**Task goal:**
Retype, without alteration, each line from the line containing "What is the physical" to the final line of the records.

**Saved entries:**
-----
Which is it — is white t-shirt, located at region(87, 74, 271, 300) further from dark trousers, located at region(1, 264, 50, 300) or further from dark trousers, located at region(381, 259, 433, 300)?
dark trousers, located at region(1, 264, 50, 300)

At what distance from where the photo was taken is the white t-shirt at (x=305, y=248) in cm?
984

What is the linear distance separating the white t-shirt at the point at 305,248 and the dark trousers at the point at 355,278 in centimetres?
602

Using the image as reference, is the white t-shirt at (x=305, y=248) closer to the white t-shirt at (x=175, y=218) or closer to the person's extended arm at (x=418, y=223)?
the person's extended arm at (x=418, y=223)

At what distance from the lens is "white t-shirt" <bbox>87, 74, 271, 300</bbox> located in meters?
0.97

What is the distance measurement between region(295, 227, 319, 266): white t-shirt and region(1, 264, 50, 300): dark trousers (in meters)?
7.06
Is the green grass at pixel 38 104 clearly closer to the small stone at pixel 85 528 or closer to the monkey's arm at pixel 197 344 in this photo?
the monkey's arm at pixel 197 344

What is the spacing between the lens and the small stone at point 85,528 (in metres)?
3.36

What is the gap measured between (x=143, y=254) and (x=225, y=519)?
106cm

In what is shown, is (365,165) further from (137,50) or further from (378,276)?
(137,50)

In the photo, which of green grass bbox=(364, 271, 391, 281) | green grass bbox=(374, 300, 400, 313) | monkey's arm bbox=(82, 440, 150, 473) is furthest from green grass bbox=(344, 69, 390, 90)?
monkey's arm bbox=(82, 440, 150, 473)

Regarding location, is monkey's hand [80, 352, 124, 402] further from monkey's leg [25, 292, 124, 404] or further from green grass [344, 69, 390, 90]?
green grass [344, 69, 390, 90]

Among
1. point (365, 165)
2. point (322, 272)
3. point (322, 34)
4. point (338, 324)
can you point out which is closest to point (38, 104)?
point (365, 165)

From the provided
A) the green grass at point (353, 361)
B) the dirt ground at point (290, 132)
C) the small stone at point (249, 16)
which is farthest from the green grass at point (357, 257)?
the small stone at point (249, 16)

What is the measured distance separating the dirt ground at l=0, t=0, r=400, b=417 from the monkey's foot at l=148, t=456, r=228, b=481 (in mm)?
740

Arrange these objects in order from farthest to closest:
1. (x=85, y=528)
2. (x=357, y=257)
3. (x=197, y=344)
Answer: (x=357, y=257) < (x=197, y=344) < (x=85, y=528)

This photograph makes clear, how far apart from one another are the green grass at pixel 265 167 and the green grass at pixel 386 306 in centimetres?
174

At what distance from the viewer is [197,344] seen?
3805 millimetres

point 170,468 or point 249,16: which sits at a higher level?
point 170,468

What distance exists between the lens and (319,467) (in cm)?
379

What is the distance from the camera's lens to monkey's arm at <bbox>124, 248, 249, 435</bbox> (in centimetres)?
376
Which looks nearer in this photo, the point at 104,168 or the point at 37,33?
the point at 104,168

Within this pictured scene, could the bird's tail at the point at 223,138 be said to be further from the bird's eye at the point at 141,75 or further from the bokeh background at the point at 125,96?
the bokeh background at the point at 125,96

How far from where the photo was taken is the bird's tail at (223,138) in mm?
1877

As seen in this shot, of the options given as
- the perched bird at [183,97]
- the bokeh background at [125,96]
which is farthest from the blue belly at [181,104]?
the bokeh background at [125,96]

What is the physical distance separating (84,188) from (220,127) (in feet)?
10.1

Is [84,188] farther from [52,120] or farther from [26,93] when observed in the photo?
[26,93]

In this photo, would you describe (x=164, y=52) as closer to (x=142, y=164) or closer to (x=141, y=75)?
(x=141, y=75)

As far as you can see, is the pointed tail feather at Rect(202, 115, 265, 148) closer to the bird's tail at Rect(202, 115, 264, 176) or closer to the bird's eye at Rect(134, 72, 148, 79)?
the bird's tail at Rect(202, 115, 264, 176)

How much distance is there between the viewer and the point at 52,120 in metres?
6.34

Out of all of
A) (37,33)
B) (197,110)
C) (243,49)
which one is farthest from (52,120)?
-----
**Result below:**
What is the physical distance separating (84,188) from (220,127) (in feet)?
10.1

Is [84,188] farther from [52,120] or farther from [26,93] when observed in the photo?
[26,93]

In this photo, would you describe (x=164, y=52) as closer to (x=142, y=164) or closer to (x=141, y=75)?
(x=141, y=75)

As far as you can see, is the pointed tail feather at Rect(202, 115, 265, 148) closer to the bird's tail at Rect(202, 115, 264, 176) or closer to the bird's eye at Rect(134, 72, 148, 79)?
the bird's tail at Rect(202, 115, 264, 176)

How much distance is there between the viewer and the point at 52,120 in metres?
6.34

Out of all of
A) (37,33)
B) (197,110)
C) (243,49)
which one is farthest from (52,120)?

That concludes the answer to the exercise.